Trump’s unconventional approach to international relations, especially when dealing with North Korea, means an unconventional outcome is probable on June 12.
Reality check: the June 12 summit between President Donald Trump and North Korean leader Kim Jong-un will be a success because Trump will call it a success. Both leaders want it to succeed and both leaders love good publicity. The expert’s eye will not matter to them politically because it will be packaged and sold to key constituents as historic and unprecedented. Even if the summit yields no results or breaks down, both leaders have an out—they can spin it in any direction to save face or they can each blame the other for any breakdowns.
The noise, anticipation and skepticism will all crescendo as the date draws near. As risky as this summit is, and as unprepared as Trump may be, Washington still has a rare opportunity to make the best of “the water that’s already been spilled,” as the Korean saying goes. It would be a mistake not to take full advantage of the political space that has been created for the first time in six years. It’s a rare and unique opportunity to seek clarity directly from Kim himself—the sole decisionmaker in the top-down authoritarian North Korean regime—and to try to convince him directly to choose between his nuclear weapons or a brighter future.

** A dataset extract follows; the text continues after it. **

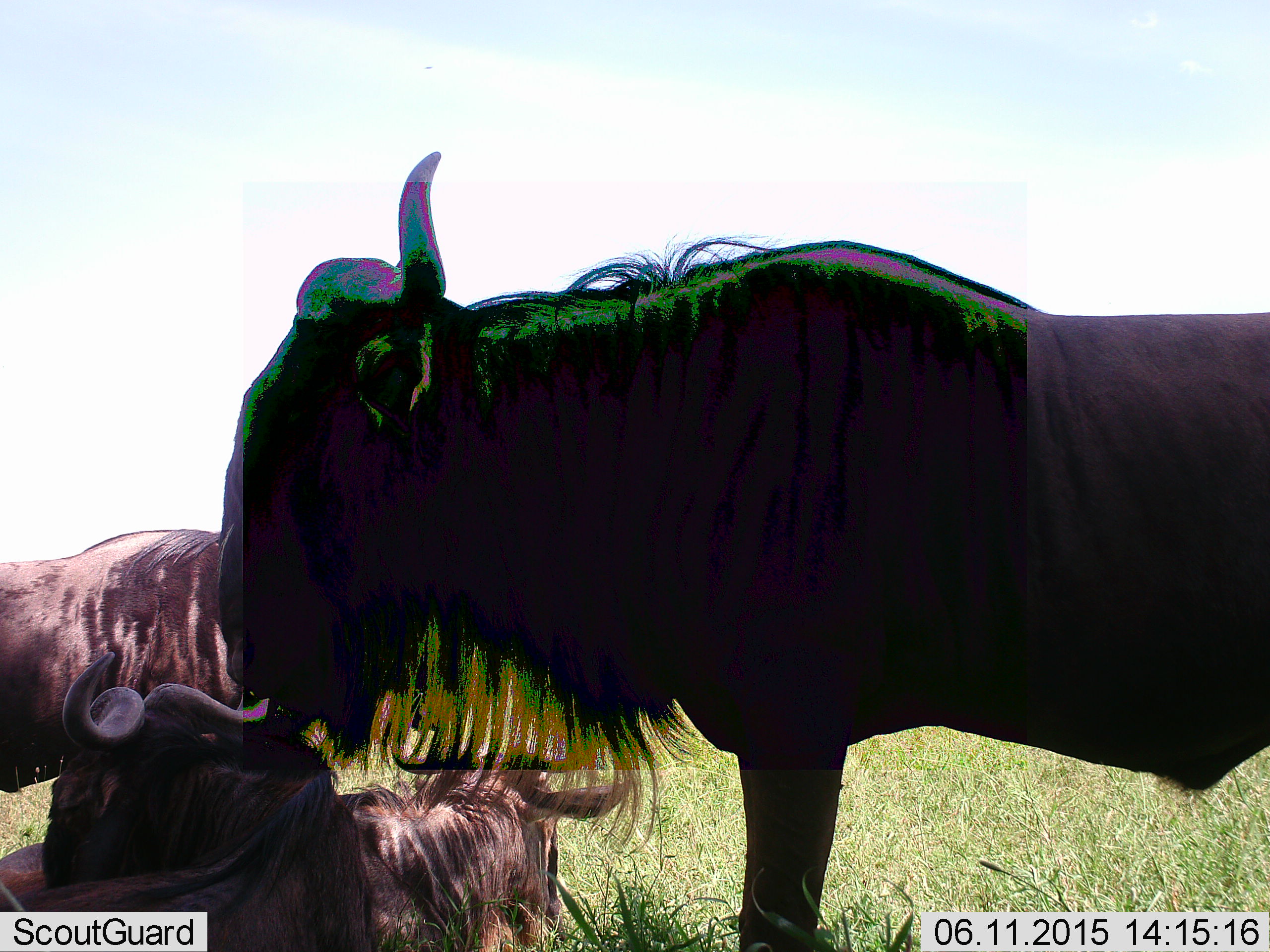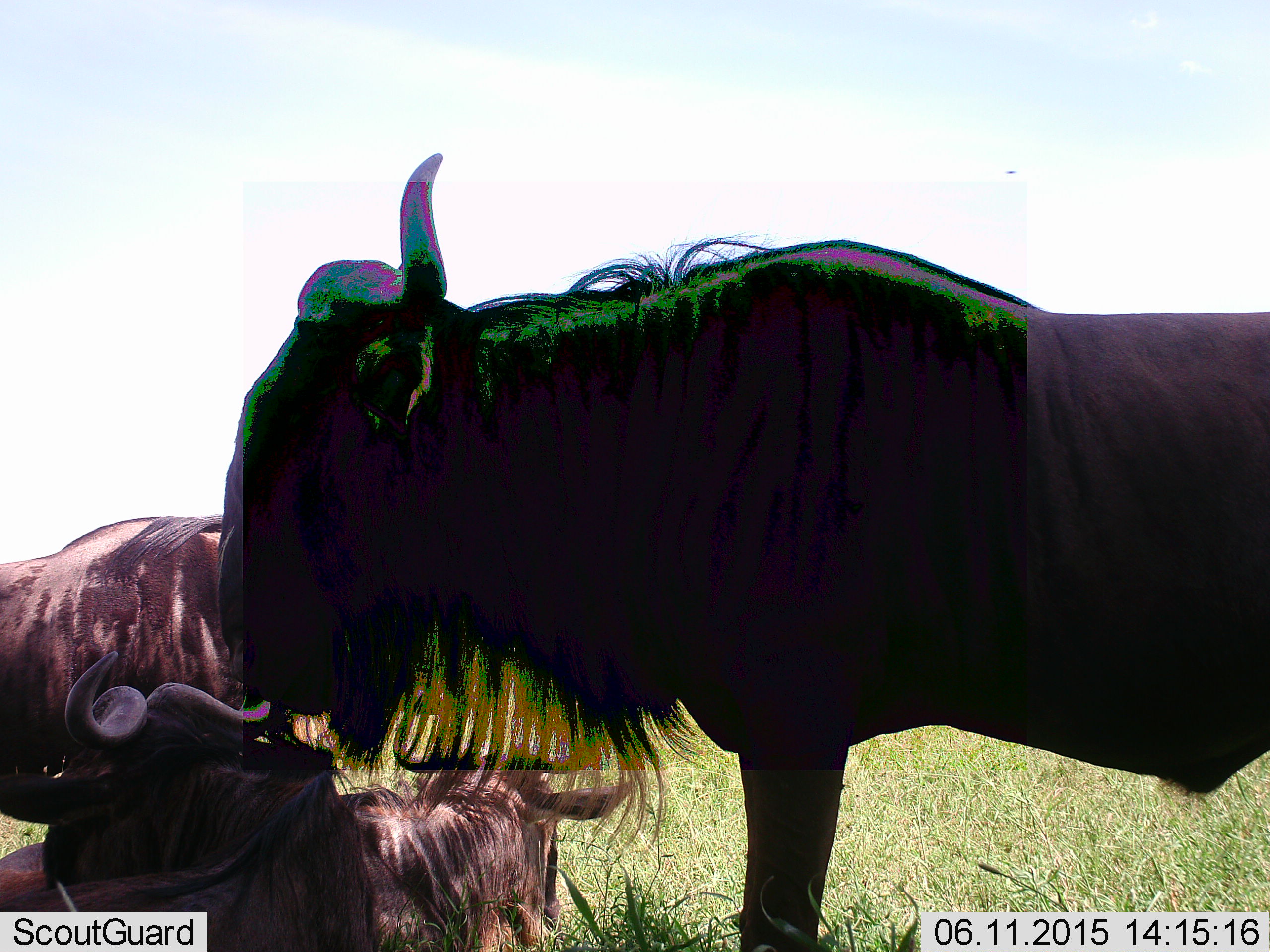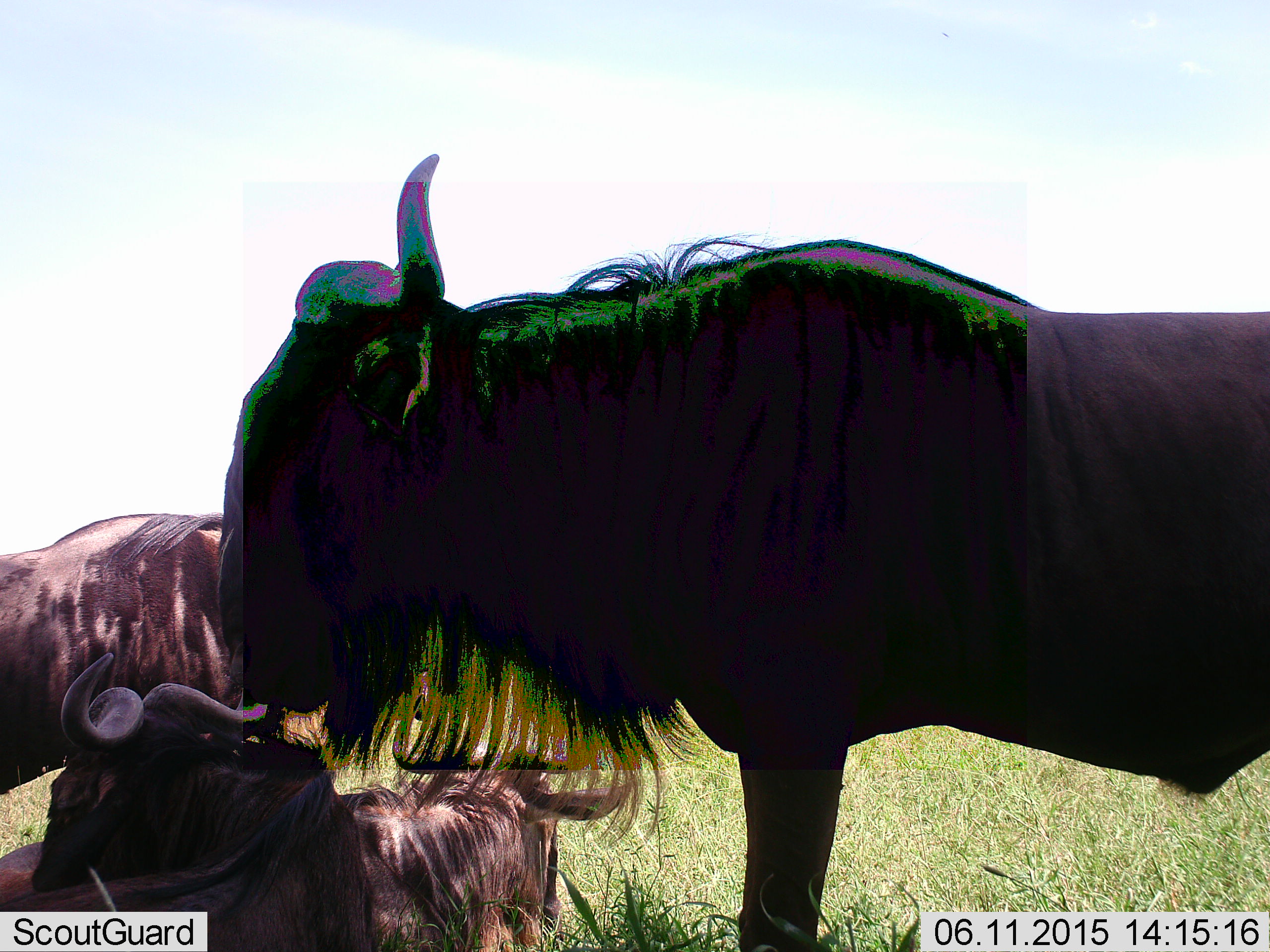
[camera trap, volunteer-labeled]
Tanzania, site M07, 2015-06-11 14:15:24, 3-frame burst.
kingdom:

The odds are stacked against Washington, which has failed to change Pyongyang’s strategic calculus over the course of several decades, and it is harder now with a more confident and savvy North Korea armed with nuclear-tipped inter-continental ballistic missiles. The challenges facing Washington are further exacerbated by an American president who may not fully understand the complexities of both the nuclear and regional components intertwined within this issue. But the art of negotiations means a chance to bargain hard with one’s eyes wide open, to try to make the impossible possible, and keep the diplomatic process alive to continuously test each other and avoid kinetic means.